First Kill

1.1K 116 36
                                    

Senti uma leve pressão sobre meus pés, o que me atordoou por alguns segundos.

Levantei a cabeça, vendo meu pai colocar meus dois pés na água.

— Espero que não esteja muito quente — ele logo se sentou ao lado, colocando seus pés na piscina de nossa antiga casa.

Nossa casa de campo. Eu passava boa parte do tempo aqui, quando era criança. Eu não gostava de ficar nos prédios cheios de caos e morte que ele gerenciava, e a parte mais humana e piedosa que havia sobrado nele me permitiu que eu ficasse aqui.

Eu virei meu rosto para ele, seus cabelos brancos gentilmente agitados pela brisa gelada. Era uma ótima lembrança.

— Você salvou aquela senhora — ele fechou os olhos, flexionando os dedos dos pés na água.

Nos olhamos por alguns segundos, e ele pegou minha mão entre as dele, com uma calmaria em sua voz.

— Obrigado, filha — ele gentilmente deu dois tapinhas em minhas mãos, soltando logo em seguida.

Retirei os meus pés da água, levantando os joelhos e os abraçando sem olhar para o meu pai.

— Por que está me agradecendo? — engoli em seco, sentindo minha voz falhar. — Está falando de-

— Por ter encerrado quase todo o meu sofrimento — ele se deitou sobre o chão de madeira, sorrindo para as nuvens.

Fechei os olhos com força, evitando ao máximo o contato visual.
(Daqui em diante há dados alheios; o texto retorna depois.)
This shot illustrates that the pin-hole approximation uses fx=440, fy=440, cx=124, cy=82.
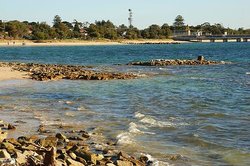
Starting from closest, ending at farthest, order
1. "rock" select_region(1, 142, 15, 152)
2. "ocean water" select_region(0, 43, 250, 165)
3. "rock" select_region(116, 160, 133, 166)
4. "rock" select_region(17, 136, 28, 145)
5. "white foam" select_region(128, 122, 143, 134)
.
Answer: "rock" select_region(116, 160, 133, 166) < "rock" select_region(1, 142, 15, 152) < "rock" select_region(17, 136, 28, 145) < "ocean water" select_region(0, 43, 250, 165) < "white foam" select_region(128, 122, 143, 134)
Sua mão tocou minha costa, e eu me virei para observá-lo.

Ao me virar, encarei com horror sua aparência pálida, e sua garganta cortada enquanto ele sorria para mim.

Um grito de terror escapou de meus lábios, que me levantei com pressa até ficar em uma distância que julguei ser segura.

— Me perdoe... — sussurrei com lágrimas nos olhos. — Eu te amava pai, me perdoe...

Ele olhou para o céu novamente, sem tirar o sorriso calmo de seu rosto sem vida.

— Eu sei. Deus sabe que sim.

Ele suspirou, se levantando e gesticulando na direção de um corredor, me chamando.

Nenhum músculo do meu corpo parecia estar acordado, e eu fiquei congelada. Congelada de medo.

Ele caminhou na minha direção, estendendo o braço e segurando minha mão, me guiando para dentro.

Adentramos em um corredor escuro com baixa iluminação, contendo nada mais do que quadros com luzes vermelhas e azuis ao redor deles.

— Veja — ele apontou para o primeiro quadro.

Eu abri meus olhos, observando a foto de uma criança.

— Sou eu? — perguntei sem tirar os olhos do quadro.

— É sim — ele sorriu para mim, me mostrando o outro quadro.

Esse estava com luzes azuis ao seu redor, iluminando a foto. Era uma foto nossa, onde andávamos de mãos dadas enquanto eu segurava uma pelúcia de dragão na mão livre.

— Foi a primeira vez que me chamou de pai — apertou minha mão com força, como se tivesse medo que eu o deixasse de repente.

Não fui capaz de proferir uma palavra sequer. Eu estava envergonhada, com medo e... Eu não sei. Mas dói muito.

— Minha única filha... — senti sua respiração se aproximar, mas fechei os olhos para não vê-lo sangrando outra vez.

— Você me libertou da vergonha, e da loucura — pôs uma mão em meu ombro, esfregando o dedão na área tensa. — Você me salvou.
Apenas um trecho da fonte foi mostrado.